▶ [PASSAGE GIVEN]
But golden images on Linux are, well, messy. It's very annoying to make a clean VM template without some post-provisioning like cloud-init. And for most shops if you're running cloud-init you could do that post-provisioning with Ansible or Salt. And since your images are built with Ansible/Salt in the first place you might as well just build each VM fresh and use the vendor's ISO. One less thing to maintain and update.
Plus when you're in a pinch, which never happens of course, you can make changes without having to roll your VMs.
I feel like Atomic distributions are basically the happy medium between the two worlds.
It's a trade-off. The point is the matrix security lapse turned worse because they ran this master / agent setup. You can still use ansible (or similar), just do it localhost during the build process.
Yea it's easier to not do these things, because good security posture takes work to set up. Once you're on the immutable train, you'll find it's not actually harder day to day. You learn to deal with issues in the pinch another way.

▶ [RAW DATA]
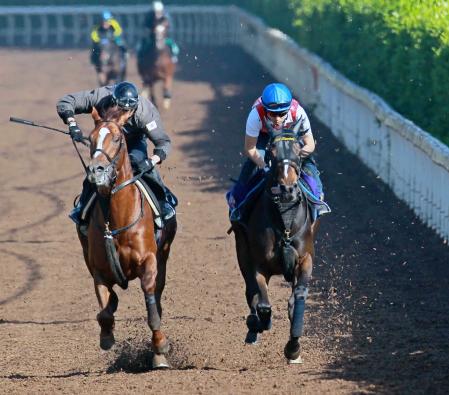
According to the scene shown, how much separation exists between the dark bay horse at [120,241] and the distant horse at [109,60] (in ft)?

▶ [TASK INSTRUCTIONS]
1) In the forum thread on Linux golden images, what does one poster call the happy medium between the two worlds?
2) List every tool that the forum thread on Linux golden images names for post-provisioning or for building images.

▶ [RESULTS]
1) Atomic distributions.

2) cloud-init, Ansible, Salt